We’ll make use of Modal’s built-in function.map method to create our report. function.map makes it really easy to parallelise work by executing a function for a larger sequence of input data. For this example we’ll make a simple count of rows per weather type, using Python’s standard library collections.Counter.

from collections import Counter


@app.function()
def create_report(cities):
    # run city_weather for each city in parallel
    user_weather = city_weather.map(cities)
    users_by_weather = Counter(user_weather).items()
    return users_by_weather

Let’s try to run this! To make it simple to trigger the function with some predefined input data, we create a “local entrypoint” main that can be easily triggered from the command line:

@app.local_entrypoint()
def main():
    cities = [
        "Stockholm,,Sweden",
        "New York,NY,USA",
        "Tokyo,,Japan",
    ]
    print(create_report.remote(cities))

Running the local entrypoint using modal run db_to_sheet.py should print something like: dict_items([('Clouds', 3)]). Note that since this file only has a single app, and the app has only one local entrypoint we only have to specify the file to run - the function/entrypoint is inferred.

In this case the logic is quite simple, but in a real world context you could have applied a machine learning model or any other tool you could build into a container to transform the data.

Sending output to a Google Sheet

We’ll set up a new Google Sheet to send our report to. Using the “Sharing” dialog in Google Sheets, we make sure to share the document to the service account’s email address (the value of the client_email field in the json file) and make the service account an editor of the document.

The URL of a Google Sheet is something like: https://docs.google.com/spreadsheets/d/1wOktal......IJR77jD8Do.

We copy the part of the URL that comes after /d/ - that is the key of the document which we’ll refer to in our code. We’ll make use of the pygsheets python package to authenticate with Google Sheets and then update the spreadsheet with information from the report we just created:

pygsheets_image = modal.Image.debian_slim(python_version="3.11").pip_install(
    "pygsheets~=2.0.6"
)


@app.function(
    image=pygsheets_image,
    secrets=[modal.Secret.from_name("gsheets-secret")],
)
def update_sheet_report(rows):
    import pygsheets

    gc = pygsheets.authorize(service_account_env_var="SERVICE_ACCOUNT_JSON")
    document_key = "1RqQrJ6Ikf611adKunm8tmL1mKzHLjNwLWm_T7mfXSYA"
    sh = gc.open_by_key(document_key)
    worksheet = sh.sheet1
    worksheet.clear("A2")

    worksheet.update_values("A2", [list(row) for row in rows])

At this point, we have everything we need in order to run the full program.
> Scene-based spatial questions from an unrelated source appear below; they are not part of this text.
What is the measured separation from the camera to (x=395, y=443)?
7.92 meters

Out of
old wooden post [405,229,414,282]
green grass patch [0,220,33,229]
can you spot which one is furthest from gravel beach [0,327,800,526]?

We can put it all together in another Modal function, and add a schedule argument so it runs every day automatically:

@app.function(schedule=modal.Cron("0 0 * * *"))
def db_to_sheet():
    rows = get_db_rows.remote()
    report = create_report.remote(rows)
    update_sheet_report.remote(report)
    print("Updated sheet with new weather distribution")
    for weather, count in report:
        print(f"{weather}: {count}")

This entire app can now be deployed using modal deploy db_to_sheet.py. The apps page shows our cron job’s execution history and lets you navigate to each invocation’s logs. To trigger a manual run from your local code during development, you can also trigger this function using the cli: modal run db_to_sheet.py::app.db_to_sheet

Note that all of the @app.function() annotated functions above run remotely in isolated containers that are specified per function, but they are called as seamlessly as using regular Python functions. This is a simple showcase of how you can mix and match functions that use different environments and have them feed into each other or even call each other as if they were all functions in the same local program.